Weltgericht

[693] Weltgericht (das) ist eine sinnbildliche Vorstellung von der am Ende Alles ausgleichenden Gerechtigkeit Gottes. Beim Weltgerichte erhalten nach kirchlichen Begriffen Alle ihr Recht, die es auf Erden nicht finden konnten; Todte und Wiederauferweckte wie lebende Christen und Heiden, überhaupt alle Menschen und auch alle böse Geister. Nach dem N. T. wird Christus dazu auf die Erde zurückkehren und die Guten werden dabei von den Bösen geschieden, jene ins Himmelreich, diese an den Ort der Verdammniß gebracht werden. Von seinen Jüngern befragt, wann und wie dieses Weltgericht eintreten werde, verwies sie Jesus im Allgemeinen auf den Eintritt einer großen Revolution in der Natur und Menschenwelt.

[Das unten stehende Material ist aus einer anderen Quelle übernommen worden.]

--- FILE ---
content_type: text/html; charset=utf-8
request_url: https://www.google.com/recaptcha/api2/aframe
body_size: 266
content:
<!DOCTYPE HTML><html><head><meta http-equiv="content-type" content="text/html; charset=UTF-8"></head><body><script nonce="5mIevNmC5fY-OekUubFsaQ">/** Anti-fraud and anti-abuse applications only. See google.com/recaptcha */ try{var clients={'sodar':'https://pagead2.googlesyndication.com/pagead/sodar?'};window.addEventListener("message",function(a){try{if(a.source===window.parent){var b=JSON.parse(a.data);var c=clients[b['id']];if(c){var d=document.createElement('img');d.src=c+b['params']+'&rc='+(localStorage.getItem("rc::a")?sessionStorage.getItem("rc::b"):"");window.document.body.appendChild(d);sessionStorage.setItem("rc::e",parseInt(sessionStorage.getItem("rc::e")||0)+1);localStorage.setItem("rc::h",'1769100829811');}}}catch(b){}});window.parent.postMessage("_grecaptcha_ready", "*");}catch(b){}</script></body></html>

Dann werde er herabkommen und die Engel würden mit Posaunen vor ihm hergehen, um Alles zum Gericht zu rufen. Auch die Kirche hat es immer bei den im N. T. gebrauchten Bildern gelassen und die betreffenden Andeutungen sind eben bildlich oder als Anbequemung an jüdische Ansichten zu betrachten. Die Malerkunst hat sich die Darstellung des Weltgerichts häufig zur Aufgabe gemacht, wo dann Jesus die Seelen und Geister in selige zu seiner Rechten und verdammte zu seiner Linken theilt und jene von Engeln in lichte Gegenden geführt, diese von Unholden in flammende Abgründe gestürzt werden. Berühmte Bilder des Welt- oder jüngsten Gerichts sind das in der sixtinischen Kapelle in Rom von Michel Angelo (s.d.), das Altarbild von van Eyck im Dome zu Danzig (s.d.) und das jüngste Gericht von Lukas v. Leyden auf dem Rathhause zu Leyden. Mit dem Weltgerichte verknüpft ist die Vorstellung vom Weltuntergange, wo die Sterne des Himmels wie Lichter verlöschen und wie Schnuppen auf die Erde fallen werden. Sie gehört sehr vielen Religionen an und beruht auf dem Gedanken, daß die jetzige Welt nach Erfüllung der höhern Zwecke, welchen sie dienen soll, vergehen und einer schönern weichen müsse. Die Welt an sich ist aber für uns kein Gegenstand zur Erkenntniß und auch in dem beschränktern Sinne, wo Welt gleichbedeutend mit unserer Erde genommen wird, ließe sich zwar ein Anfang und ein Ende derselben denken, allein beide bleiben gänzlich außer dem Bereiche unserer Bestimmungen. Daher sind auch alle Voraussetzungen eines Weltuntergangs nur Aberglaube und chiliastische Hirngespinnste (s. Chiliasmus), welche höchstens Schwache und Kleingläubige zu ängstigen vermögen.

Quelle:
Brockhaus Bilder-Conversations-Lexikon, Band 4. Leipzig 1841., S. 693.